* [Try it]
With all pictures omitted, return verbatim the lines from the beginning of the records below through the line containing "2019年中国在线音频用户每日使用时长分布".

Recorded data:
****************

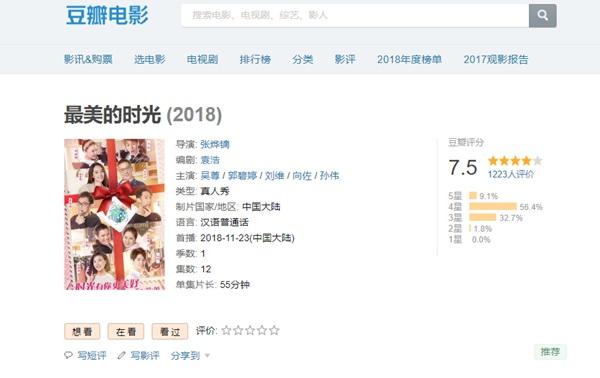 豆瓣评分7.5,微博话题量超4亿  江苏卫视《最美的时光》播出过半口碑热度双丰收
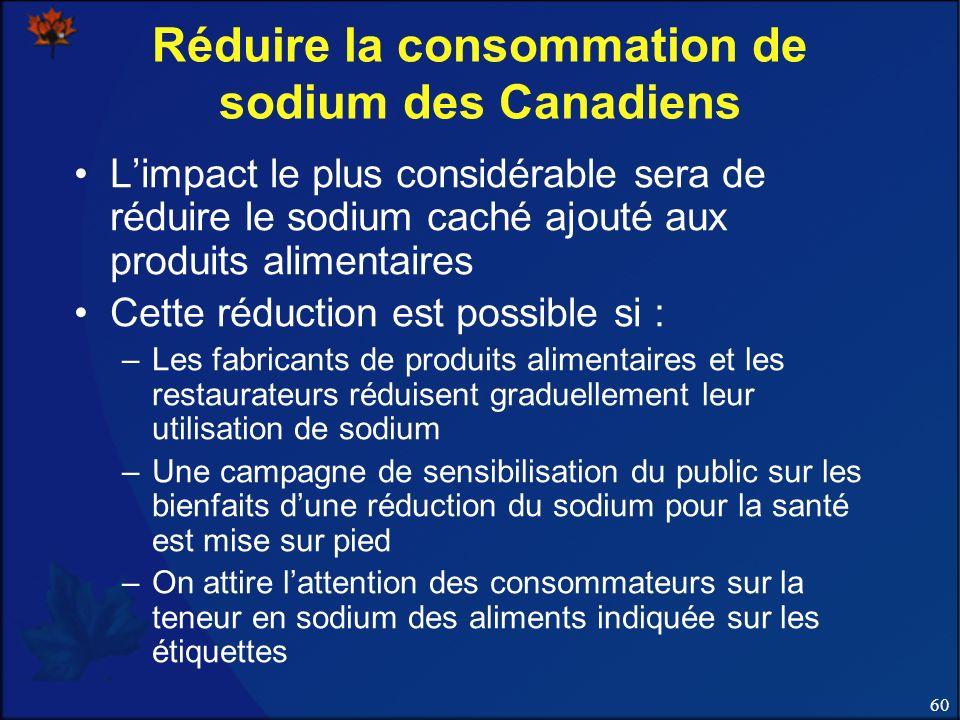 60 Réduire la consommation de sodium des Canadiens Limpact le plus considérable sera de réduire le sodium caché ajouté aux produits alimentaires Cette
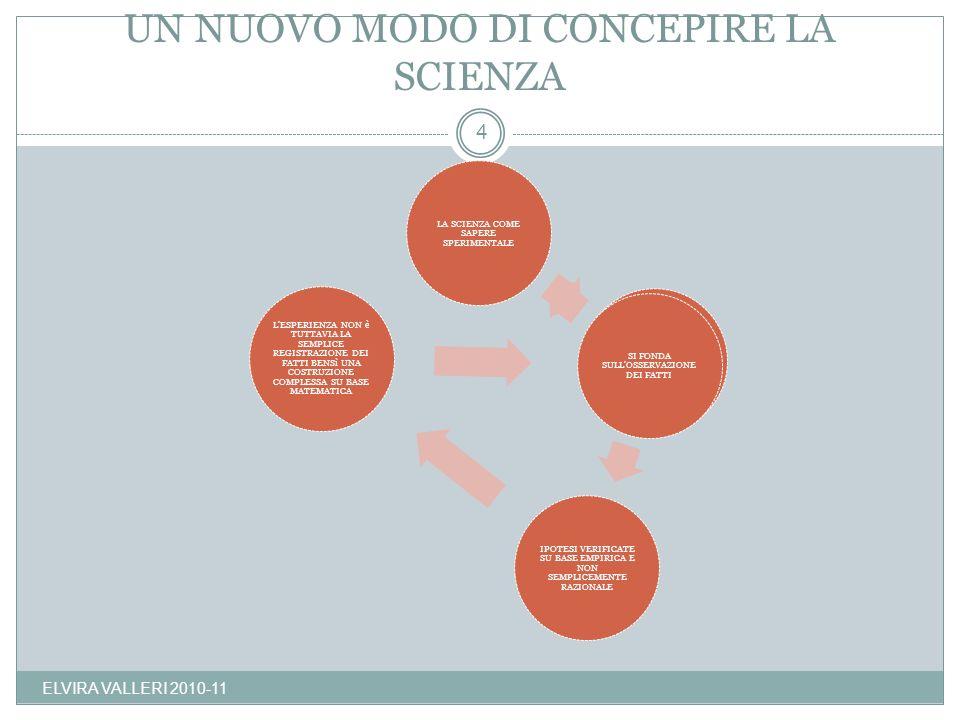 SCIENZA COME SAPERE MATEMATICO SI FONDA SUL CALCOLO E SULLA MISURA, PROCEDE AD UNA MATEMATIZZAZIONE DEI DATI LA QUANTIFICAZIONE DIVENTA UNA CONDIZIONE IMPRESCINDIBILI DELLO STUDIO DELLA NATURA 5 ELVIRA VALLERI 2010-11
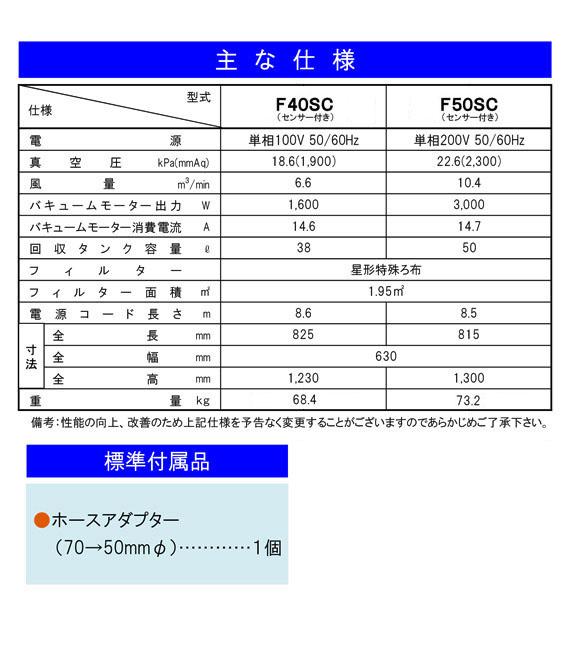 産業用真空掃除機バックマンF40SC【代引不可】商品詳細05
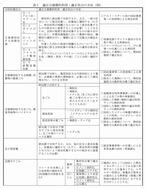 ごみ処理基本計画策定指針(環境省)2016_13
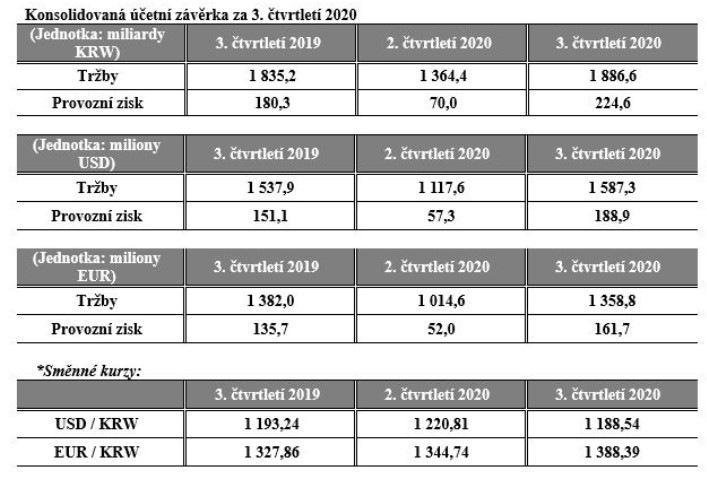 Výsledky Hankook za 3. čtvrtletí 2020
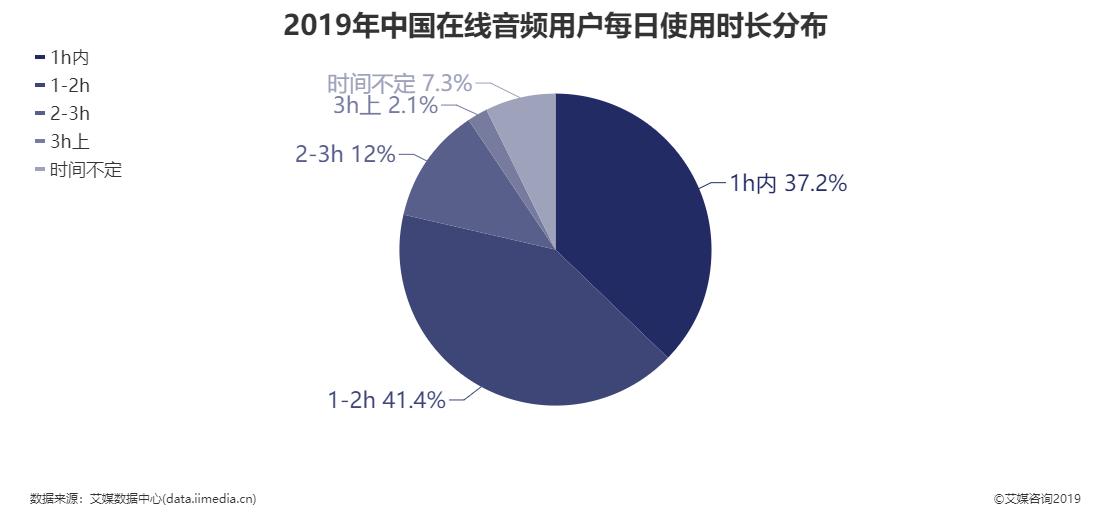 2019年中国在线音频用户每日使用时长分布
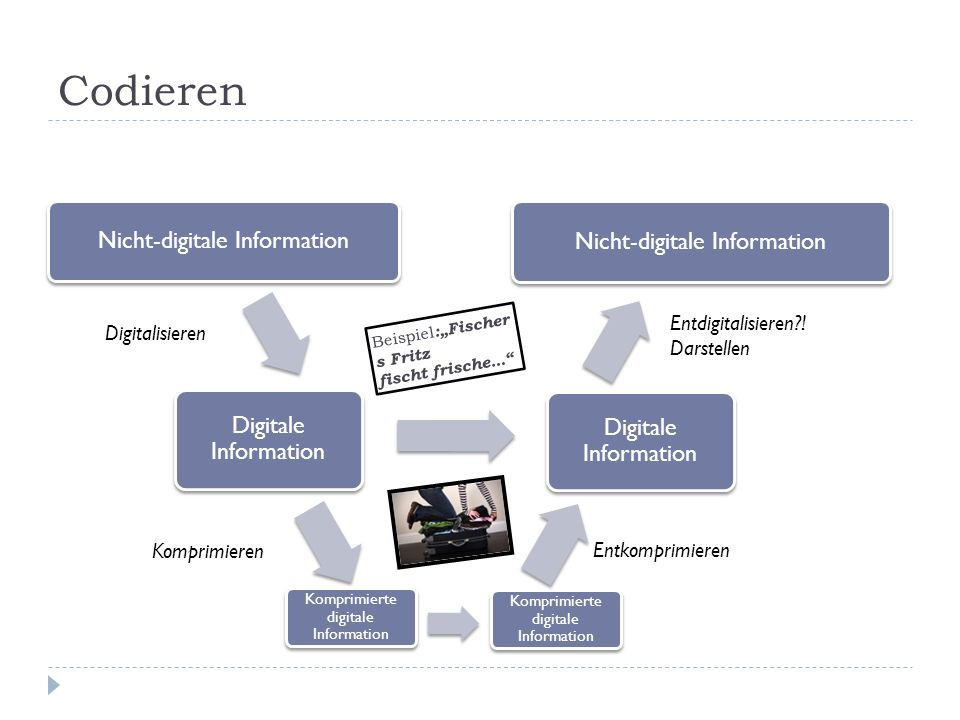 Codieren Nicht-digitale Information Digitale Information Nicht-digitale Information Digitale Information Komprimieren Komprimierte digitale Information Entkomprimieren Digitalisieren Entdigitalisieren?.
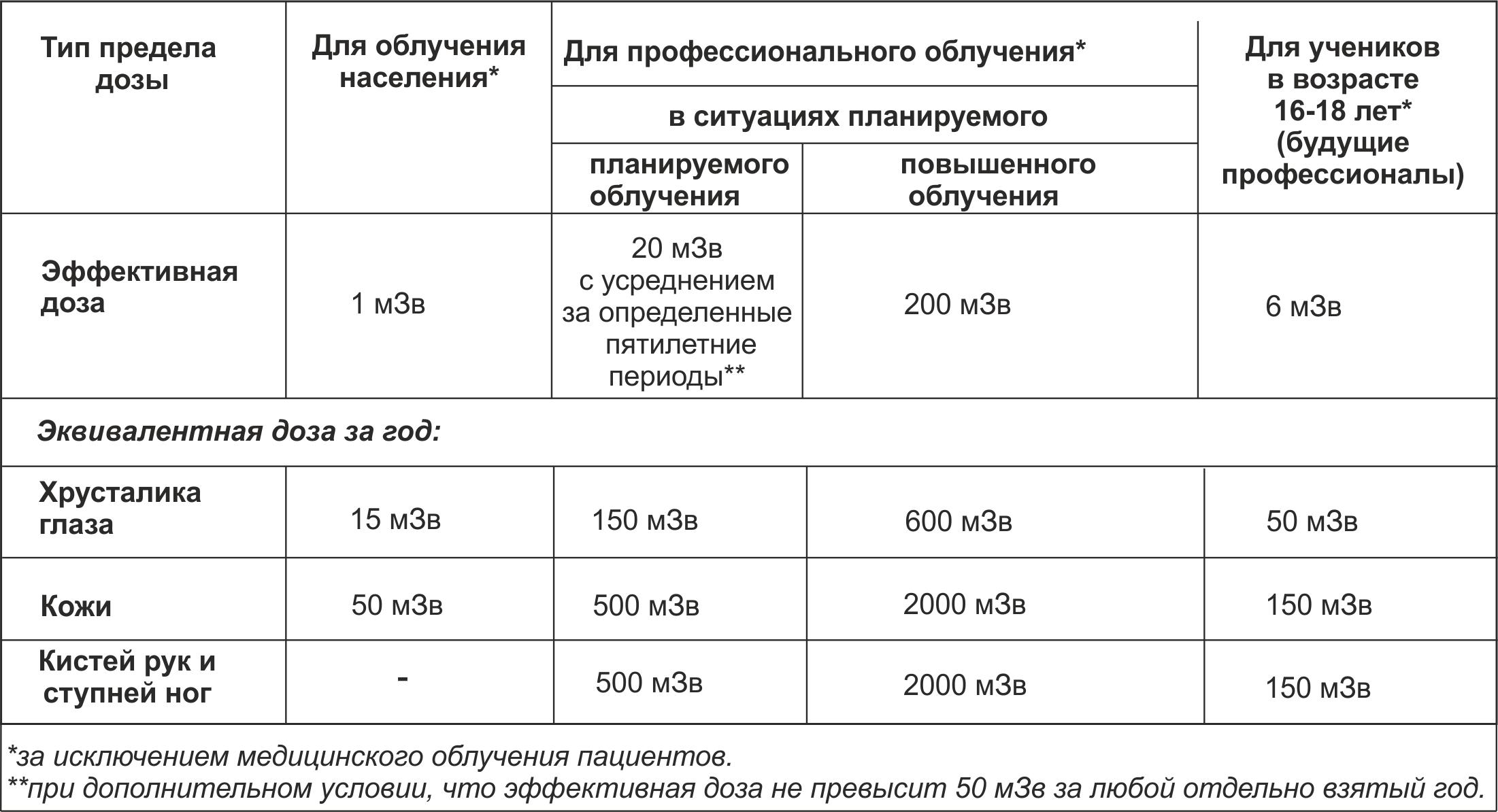 Радиоактивные вещества.раздел 1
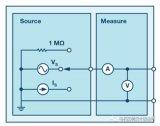 通过观察正弦波和无源元件来研究相位的概念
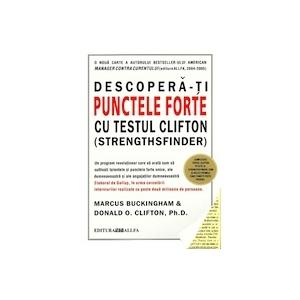 Test StrengthsFinder. Workshop Descoperă-ți Punctele Forte cu ajutorul Testului Clifton StrengthsFinder®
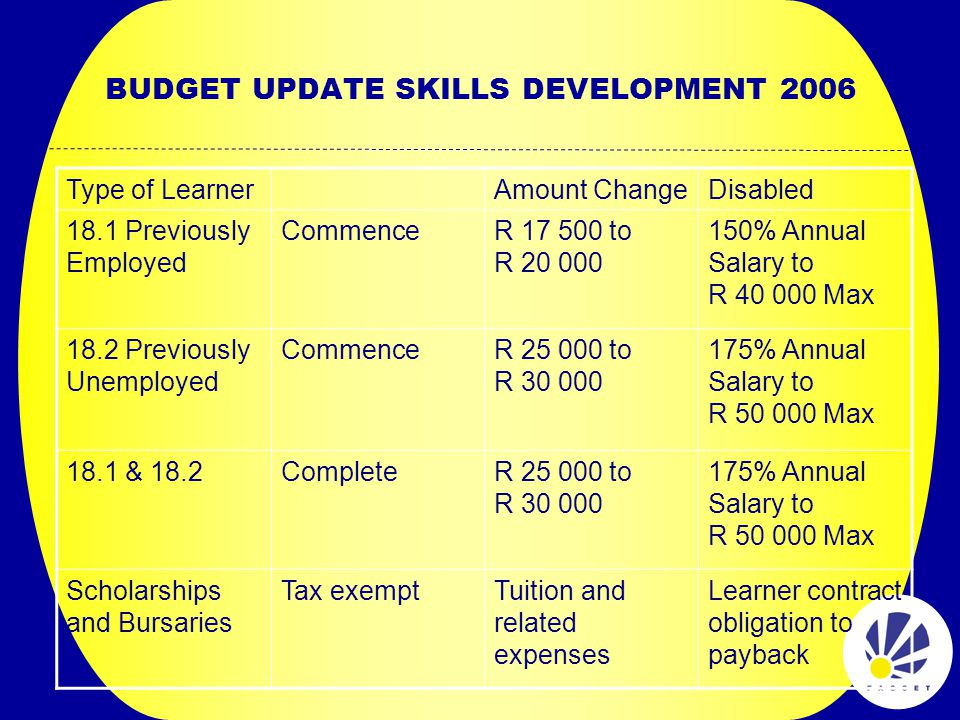 BUDGET UPDATE SKILLS DEVELOPMENT 2006 Type of LearnerAmount ChangeDisabled 18.1 Previously Employed CommenceR 17 500 to R 20 000 150% Annual Salary to R 40 000 Max 18.2 Previously Unemployed CommenceR 25 000 to R 30 000 175% Annual Salary to R 50 000 Max 18.1 & 18.2CompleteR 25 000 to R 30 000 175% Annual Salary to R 50 000 Max Scholarships and Bursaries Tax exemptTuition and related expenses Learner contract obligation to payback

****************

* [Solved problem]
 豆瓣评分7.5,微博话题量超4亿  江苏卫视《最美的时光》播出过半口碑热度双丰收
 60 Réduire la consommation de sodium des Canadiens Limpact le plus considérable sera de réduire le sodium caché ajouté aux produits alimentaires Cette
 SCIENZA COME SAPERE MATEMATICO SI FONDA SUL CALCOLO E SULLA MISURA, PROCEDE AD UNA MATEMATIZZAZIONE DEI DATI LA QUANTIFICAZIONE DIVENTA UNA CONDIZIONE IMPRESCINDIBILI DELLO STUDIO DELLA NATURA 5 ELVIRA VALLERI 2010-11
 産業用真空掃除機バックマンF40SC【代引不可】商品詳細05
 ごみ処理基本計画策定指針(環境省)2016_13
 Výsledky Hankook za 3. čtvrtletí 2020
 2019年中国在线音频用户每日使用时长分布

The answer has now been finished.